[Data to use Boundary: Start]

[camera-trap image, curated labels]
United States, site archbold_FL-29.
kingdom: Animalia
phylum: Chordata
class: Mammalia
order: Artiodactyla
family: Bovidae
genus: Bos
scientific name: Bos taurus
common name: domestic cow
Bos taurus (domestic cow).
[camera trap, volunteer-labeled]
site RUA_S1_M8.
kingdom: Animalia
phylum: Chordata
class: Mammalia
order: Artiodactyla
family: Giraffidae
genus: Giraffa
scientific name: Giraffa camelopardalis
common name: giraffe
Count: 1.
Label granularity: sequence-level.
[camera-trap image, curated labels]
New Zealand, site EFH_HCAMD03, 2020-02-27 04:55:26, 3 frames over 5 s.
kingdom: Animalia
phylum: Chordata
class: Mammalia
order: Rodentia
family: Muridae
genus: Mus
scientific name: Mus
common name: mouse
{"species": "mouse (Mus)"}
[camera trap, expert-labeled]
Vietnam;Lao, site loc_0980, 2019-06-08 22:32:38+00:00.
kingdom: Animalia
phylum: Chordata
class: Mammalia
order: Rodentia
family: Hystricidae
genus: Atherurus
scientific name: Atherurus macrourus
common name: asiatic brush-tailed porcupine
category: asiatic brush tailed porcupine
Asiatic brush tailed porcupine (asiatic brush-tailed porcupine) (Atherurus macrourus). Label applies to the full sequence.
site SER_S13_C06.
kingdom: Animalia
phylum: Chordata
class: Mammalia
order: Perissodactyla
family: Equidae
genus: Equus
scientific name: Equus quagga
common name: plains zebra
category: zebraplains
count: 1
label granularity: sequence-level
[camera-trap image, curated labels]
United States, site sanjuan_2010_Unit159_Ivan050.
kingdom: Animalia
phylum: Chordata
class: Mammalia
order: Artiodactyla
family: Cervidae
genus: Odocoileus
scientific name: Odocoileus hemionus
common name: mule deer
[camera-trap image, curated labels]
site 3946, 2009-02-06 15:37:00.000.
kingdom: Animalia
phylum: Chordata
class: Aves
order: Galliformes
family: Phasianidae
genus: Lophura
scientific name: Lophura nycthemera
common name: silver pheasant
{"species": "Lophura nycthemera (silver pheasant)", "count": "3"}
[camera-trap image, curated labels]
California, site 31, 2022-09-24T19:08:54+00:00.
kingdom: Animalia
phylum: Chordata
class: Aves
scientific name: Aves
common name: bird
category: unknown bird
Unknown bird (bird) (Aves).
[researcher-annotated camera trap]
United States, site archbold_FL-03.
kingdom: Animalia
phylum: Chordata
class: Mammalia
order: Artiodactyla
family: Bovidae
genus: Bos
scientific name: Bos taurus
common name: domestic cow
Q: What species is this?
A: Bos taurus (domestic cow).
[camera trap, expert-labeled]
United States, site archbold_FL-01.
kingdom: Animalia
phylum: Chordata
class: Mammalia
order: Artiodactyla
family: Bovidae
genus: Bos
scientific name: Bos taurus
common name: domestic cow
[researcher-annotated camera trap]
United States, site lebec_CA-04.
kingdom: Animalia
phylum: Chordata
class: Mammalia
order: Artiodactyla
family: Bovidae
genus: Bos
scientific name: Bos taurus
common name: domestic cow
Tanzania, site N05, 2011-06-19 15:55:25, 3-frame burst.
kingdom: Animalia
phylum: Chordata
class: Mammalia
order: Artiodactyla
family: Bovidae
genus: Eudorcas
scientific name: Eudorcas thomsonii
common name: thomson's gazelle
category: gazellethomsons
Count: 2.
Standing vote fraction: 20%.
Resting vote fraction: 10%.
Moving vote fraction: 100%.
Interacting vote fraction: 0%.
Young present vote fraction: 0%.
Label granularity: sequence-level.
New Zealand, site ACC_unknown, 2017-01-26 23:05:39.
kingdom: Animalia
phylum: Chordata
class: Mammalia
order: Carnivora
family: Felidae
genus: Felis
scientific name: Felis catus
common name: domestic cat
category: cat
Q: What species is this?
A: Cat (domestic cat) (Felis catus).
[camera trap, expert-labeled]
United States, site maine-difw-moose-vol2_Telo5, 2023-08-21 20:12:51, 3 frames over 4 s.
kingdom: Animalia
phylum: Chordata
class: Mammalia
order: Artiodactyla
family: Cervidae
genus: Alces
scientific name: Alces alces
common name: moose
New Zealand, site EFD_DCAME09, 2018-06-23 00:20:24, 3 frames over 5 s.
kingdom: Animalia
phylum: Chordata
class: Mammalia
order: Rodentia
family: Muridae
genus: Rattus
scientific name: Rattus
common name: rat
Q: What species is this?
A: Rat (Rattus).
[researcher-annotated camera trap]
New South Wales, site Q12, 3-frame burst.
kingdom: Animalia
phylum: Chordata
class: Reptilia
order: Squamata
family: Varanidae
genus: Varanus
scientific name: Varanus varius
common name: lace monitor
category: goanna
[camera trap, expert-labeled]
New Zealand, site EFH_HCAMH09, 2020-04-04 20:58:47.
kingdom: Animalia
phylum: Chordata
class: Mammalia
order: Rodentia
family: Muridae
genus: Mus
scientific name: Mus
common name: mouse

[Data to use Boundary: End]

Task brief =>
For the word "Zealand", state how many lines of the entries contain it, with nothing else.

Expected answer =>
4